▶ _What the task requires_: Would you retype, word for word, the line with "Ein rustikaler Tisch" and each line after it to the end of the entries below, leaving the pictures out?

═══

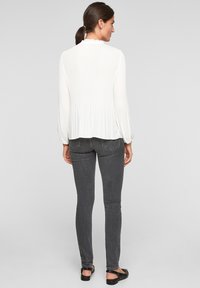 Witte geplooide blouse met lange mouwen en een gerimpelde halslijn, gecombineerd met donkergrijze skinny jeans en zwarte platte sandaaltjes.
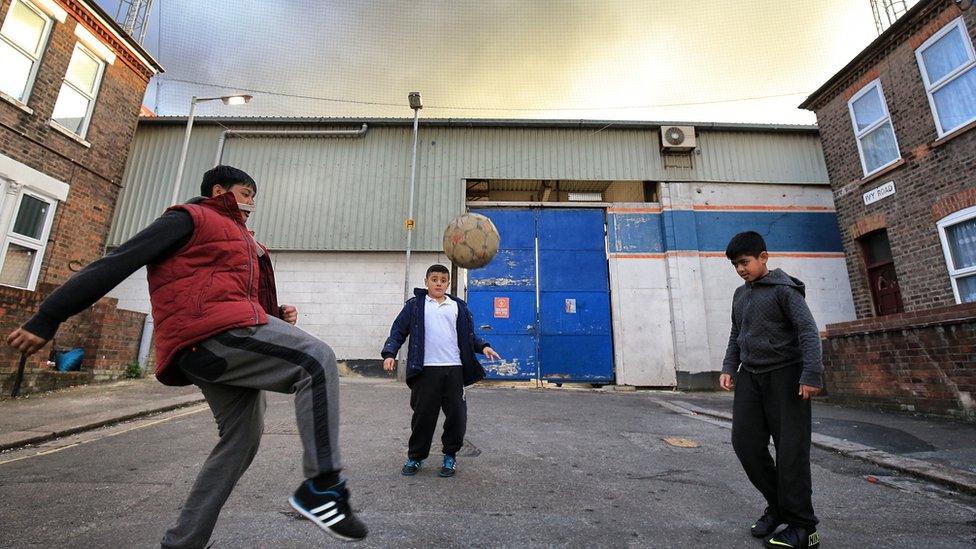 Boys play football in the shadow of Kenilworth Road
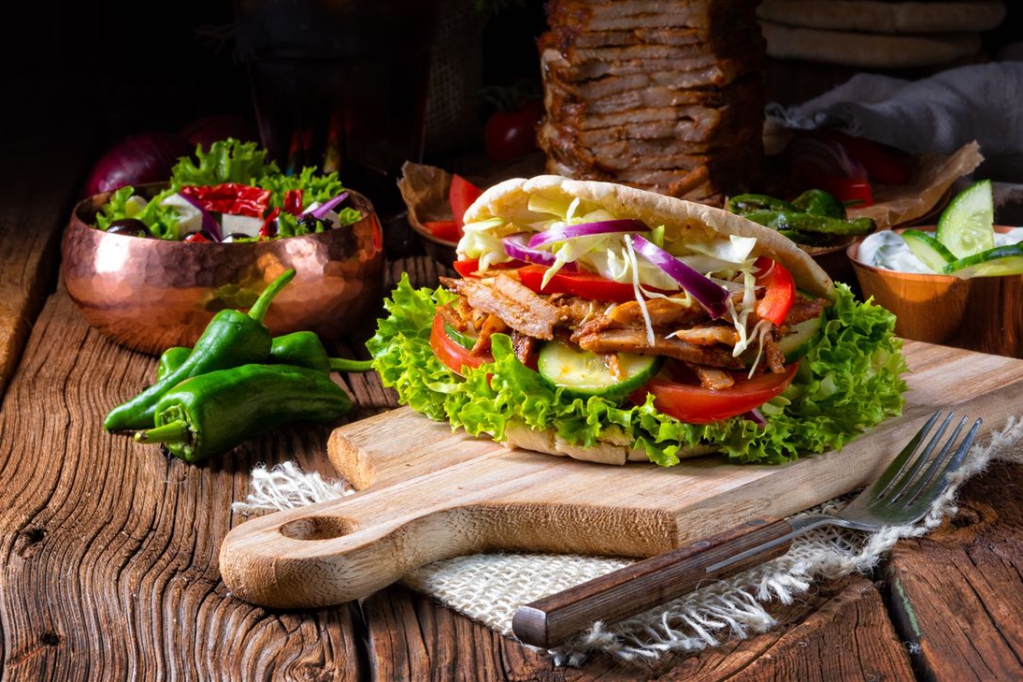 Ein rustikaler Tisch mit einem belegten Sandwich und frischem Gemüse.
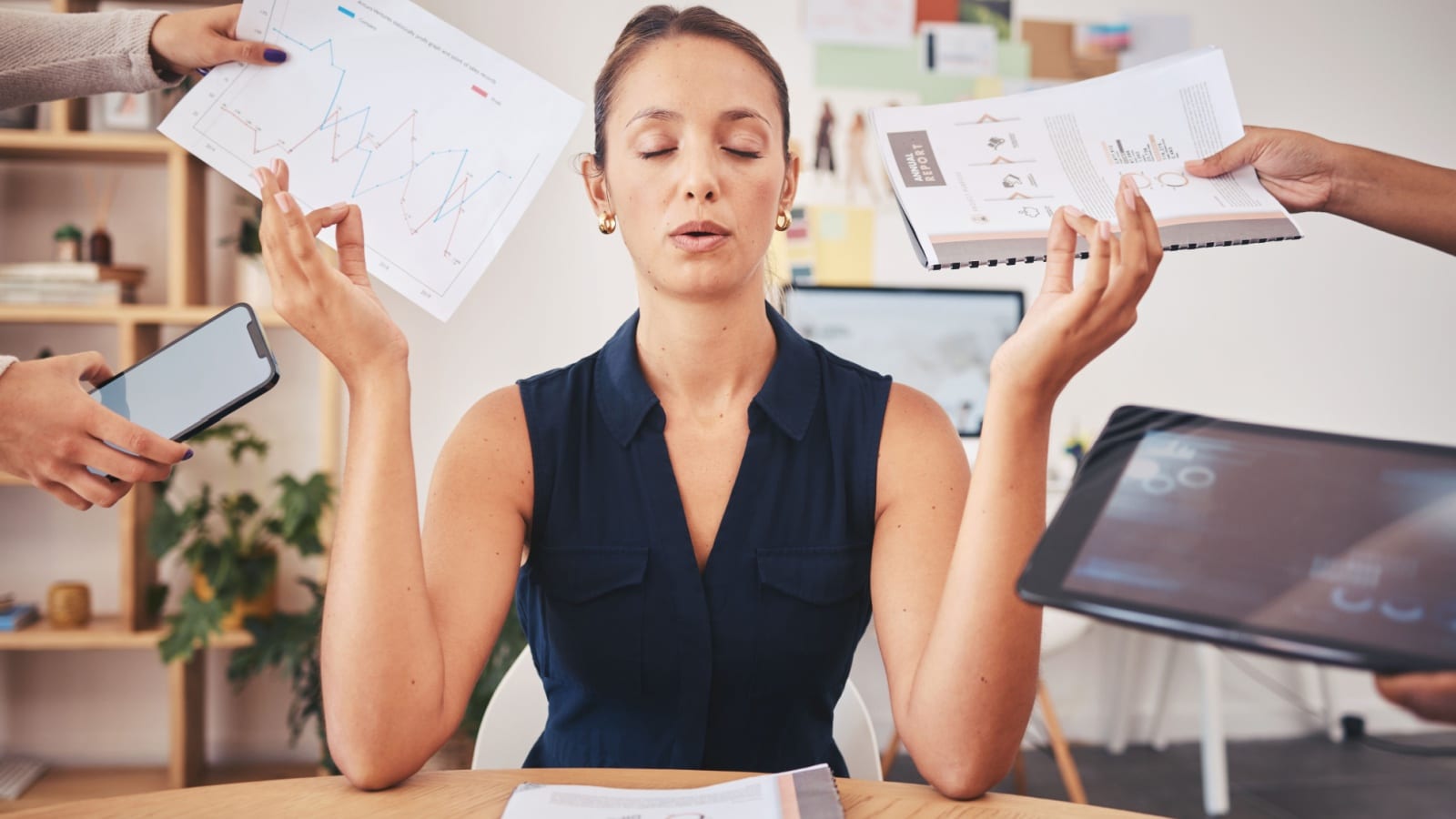 A woman meditates at work while hands thrust paperwork in her face.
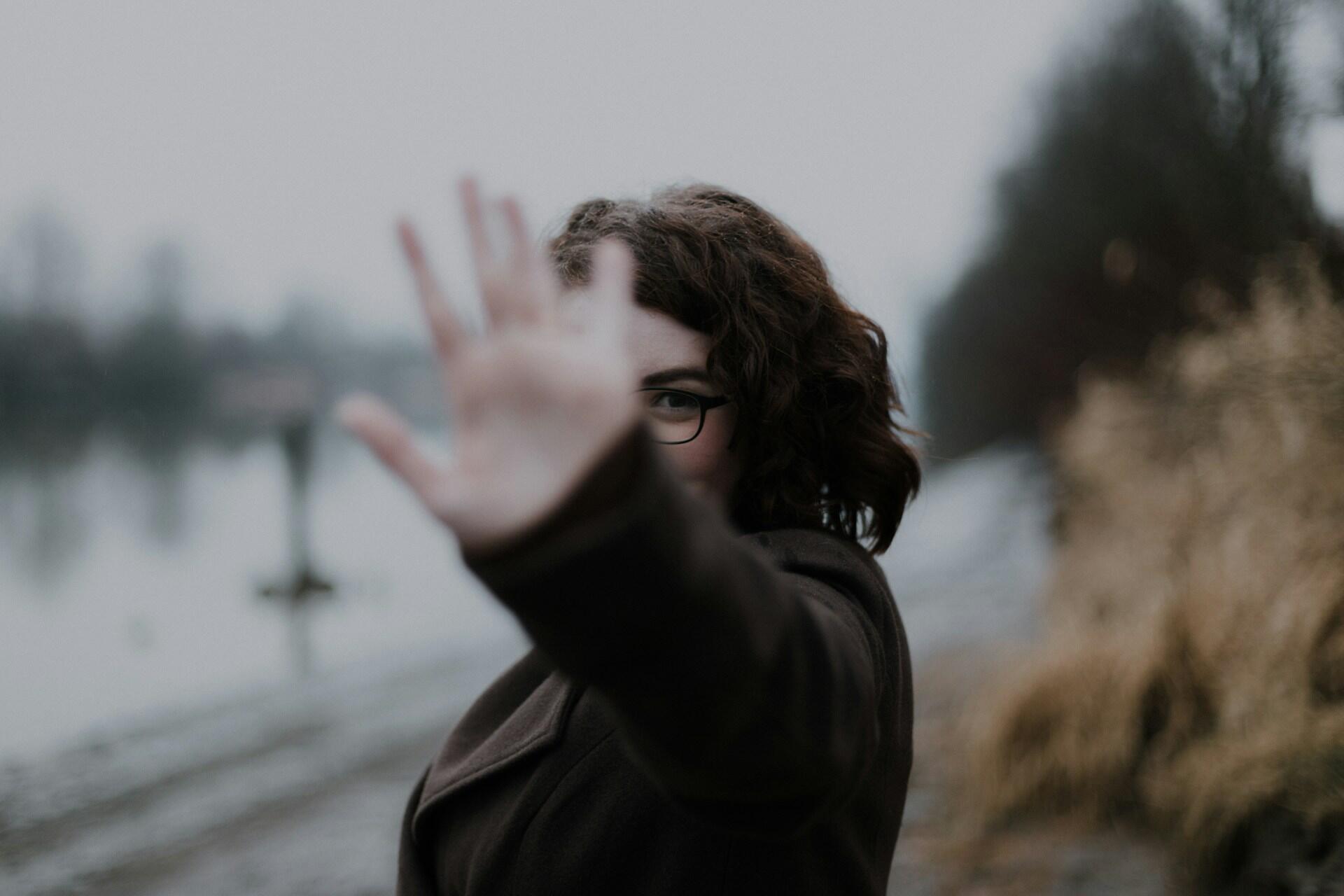 A woman holding her hand up in the halt gestrure.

═══

▶ _Written response_:
 Ein rustikaler Tisch mit einem belegten Sandwich und frischem Gemüse.
 A woman meditates at work while hands thrust paperwork in her face.
 A woman holding her hand up in the halt gestrure.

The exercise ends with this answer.